Seis mil moçambicanos fugiram para o Malaui devido a alegados abusos do exército
"O Governo de Moçambique deve investigar com urgência as alegações de execuções sumárias, abusos sexuais e maus-tratos por parte das suas forças armadas na província de Tete", indica um comunicado da organização de defesa dos direitos humanos.
Desde outubro último, pouco depois de terem começado as operações do exército para desarmar milícias ligadas ao principal partido da oposição de Moçambique -- a Renamo (Resistência Nacional Moçambicana) --, pelo menos seis mil pessoas trocaram Moçambique "por condições precárias no Malaui".
"O exército de Moçambique não pode usar a desculpa de desarmar as milícias da Renamo para cometer abusos contra as mesmas ou contra os residentes locais", afirmou Zenaida Machado, pesquisadora da HRW para Moçambique, exortando o Governo a iniciar, "com urgência, uma investigação às alegações de abusos e garantir que as operações de desarmamento são conduzidas de acordo com a lei".
A HRW indica que, em meados do corrente mês, várias dezenas de requerentes de asilo no campo improvisado de Kapise, no Malaui, contaram à organização "ter fugido dos abusos do exército e que, por isso, têm medo de voltar para casa".
"Mulheres descreveram como os seus maridos foram sumariamente executados ou amarrados e levados para paradeiro desconhecido por soldados de uniforme, alguns deles transportados por veículos do exército. Em vários casos, os soldados incendiaram casas, celeiros e campos de cultivo, acusando os residentes locais de alimentar e apoiar as milícias", lê-se no comunicado.

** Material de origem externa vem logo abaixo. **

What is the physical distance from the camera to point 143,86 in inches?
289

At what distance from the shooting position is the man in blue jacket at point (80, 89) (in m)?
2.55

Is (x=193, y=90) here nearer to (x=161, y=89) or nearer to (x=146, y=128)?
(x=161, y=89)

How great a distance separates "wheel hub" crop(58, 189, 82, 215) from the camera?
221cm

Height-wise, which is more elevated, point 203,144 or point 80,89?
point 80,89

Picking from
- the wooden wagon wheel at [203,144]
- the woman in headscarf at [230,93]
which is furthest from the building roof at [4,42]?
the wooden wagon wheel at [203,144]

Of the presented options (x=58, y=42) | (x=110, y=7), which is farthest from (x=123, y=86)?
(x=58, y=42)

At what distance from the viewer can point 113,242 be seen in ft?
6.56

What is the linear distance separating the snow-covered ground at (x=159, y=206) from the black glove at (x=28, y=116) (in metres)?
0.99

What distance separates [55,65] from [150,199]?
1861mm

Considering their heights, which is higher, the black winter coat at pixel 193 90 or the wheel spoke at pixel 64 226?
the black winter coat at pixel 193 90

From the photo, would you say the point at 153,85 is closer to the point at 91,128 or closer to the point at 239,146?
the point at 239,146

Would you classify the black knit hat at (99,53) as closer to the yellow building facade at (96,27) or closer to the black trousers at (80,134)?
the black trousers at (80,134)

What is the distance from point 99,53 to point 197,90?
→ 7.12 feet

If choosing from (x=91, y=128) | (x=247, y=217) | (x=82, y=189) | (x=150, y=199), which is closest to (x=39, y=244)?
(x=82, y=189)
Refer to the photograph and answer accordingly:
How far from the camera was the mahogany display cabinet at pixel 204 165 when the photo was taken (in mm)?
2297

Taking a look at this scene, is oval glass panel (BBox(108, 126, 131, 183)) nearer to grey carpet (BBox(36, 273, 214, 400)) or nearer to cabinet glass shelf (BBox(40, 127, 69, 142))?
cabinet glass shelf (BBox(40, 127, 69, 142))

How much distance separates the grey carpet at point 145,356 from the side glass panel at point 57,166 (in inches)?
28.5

A organização expõe casos concretos, incluindo de testemunhas e outros contados na primeira pessoa, como o de uma jovem de 20 anos, da aldeia de Ndande, que atravessou com os filhos a fronteira para o Malaui e contou como o marido foi preso, agredido e depois alvejado à queima-roupa por cinco soldados do Governo depois de a sua família ter sido acusada, no início do mês, de alimentar a milícia da Renamo.
"A Human Rights Watch também ouviu relatos credíveis de violência e abusos sexuais, embora as mulheres e raparigas tivessem demonstrado relutância em falar sobre o que lhes aconteceu com medo do estigma", refere o mesmo comunicado.
Como recorda a HRW, na quinta-feira passada, o Alto Comissariado das Nações Unidas para os Refugiados (ACNUR) declarou que mais de seis mil requerentes de asilo, na sua maioria mulheres e crianças, foram registados no Malaui desde meados de dezembro.
Com efeito, adverte a organização, "o Governo do Malaui não está a registar os recém-chegados como requerentes de asilo, nem tem envidado quaisquer esforços para melhorar as condições do campo", que se encontra "sobrelotado", é de "difícil acesso" e dispunha, aquando de uma visita da HRW, de fracas condições para atender às necessidades do número crescente de residentes e também não tinha quaisquer instalações escolares.
"O Governo do Malaui deve permitir de imediato que os requerentes de asilo apresentem pedidos de proteção e facilitar ajuda de emergência num campo de refugiados funcional e seguro", afirmou Dewa Mavhinga, investigador sénior da HRW para o sul de África.
"Os governos de Moçambique e do Malaui não devem tentar enviar as pessoas para casa sem primeiro garantir que é seguro fazê-lo", concluiu.
Moçambique vive uma crise política desde as eleições gerais de outubro de 2014, cujos resultados não são reconhecidos pela Renamo, que ameaça governar pela força nas seis províncias onde reclama vitória eleitoral.
As últimas semanas têm sido marcadas por acusações mútuas de ataques armados, raptos e assassínios por razões políticas.